TERRE HAUTE, Ind (WTHI) -- When you hear someone talk about getting a colonoscopy, you might think that doesn't apply to you. 50 was the recommended age to get one but now it's 45.
Nurse Practitioner Melinda Fuqua said if colon cancer runs in your family then your first screening could come even earlier. She says you need to get screened ten years before the age your loved one was diagnosed. The earlier you can figure out what's going on with your body, the better you will be in the future.
One woman was screened at a very young age. Megan carter started having issues with her colon in her teenage years.
Growing up she dealt with those problems thinking it could be something else. Later on, she found out the problem was much worse than she originally thought.
Carter said, "And he found two polyps, one pre-cancerous"
She was only 27 when they found the cancerous polyp.
The only reason Carter decided it was time to get looked at by a doctor was because of the problems her husband was dealing with at the time. Carter's husband suffered from ulcerative colitis and had to get his colon removed.
Once her husband had recovered, Carter wanted to find out what was going on with her. She said, "After we got through all of this, a year later I talked to his gastroenterologist. I said 'okay we fixed him, let's focus on me because I've been dealing with these issues since I was a young girl."
Because Carter was able to catch the cancerous polyp early she did not develop cancer. With everything Carter and her family have been through she says this is the most important disease to be aware of.
Carter said, "This is the silent killer because a) we don't get many symptoms. Other than diarrhea and cramps I didn't have any symptoms."
The CDC says here are the early signs of colon cancer you should look out for: cramping, blood in your stool, and rapid weight loss.

* Tasks to complete *
**A.** Copy the colonoscopy article's passage between "Nurse Practitioner Melinda" and "the cancerous polyp.", inclusive, renaming "screened" as "tested" wherever it appears.
**B.** According to the colonoscopy article, how old was Carter when the cancerous polyp was found?
**C.** Translate this sentence from the colonoscopy article into Spanish: "She was only 27 when they found the cancerous polyp."
These rows come from a different source than the colonoscopy article.

* Rows from a collection *
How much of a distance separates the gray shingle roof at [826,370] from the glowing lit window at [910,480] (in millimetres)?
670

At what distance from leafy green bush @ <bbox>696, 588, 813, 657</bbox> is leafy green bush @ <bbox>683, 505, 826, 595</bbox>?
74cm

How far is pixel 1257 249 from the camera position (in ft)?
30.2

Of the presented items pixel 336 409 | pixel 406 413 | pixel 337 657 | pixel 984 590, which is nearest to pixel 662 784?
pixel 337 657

* Answers to this exercise *
**A.**
Nurse Practitioner Melinda Fuqua said if colon cancer runs in your family then your first screening could come even earlier. She says you need to get tested ten years before the age your loved one was diagnosed. The earlier you can figure out what's going on with your body, the better you will be in the future.
One woman was tested at a very young age. Megan carter started having issues with her colon in her teenage years.
Growing up she dealt with those problems thinking it could be something else. Later on, she found out the problem was much worse than she originally thought.
Carter said, "And he found two polyps, one pre-cancerous"
She was only 27 when they found the cancerous polyp.

**B.** 27

**C.** Solo tenía 27 años cuando encontraron el pólipo canceroso.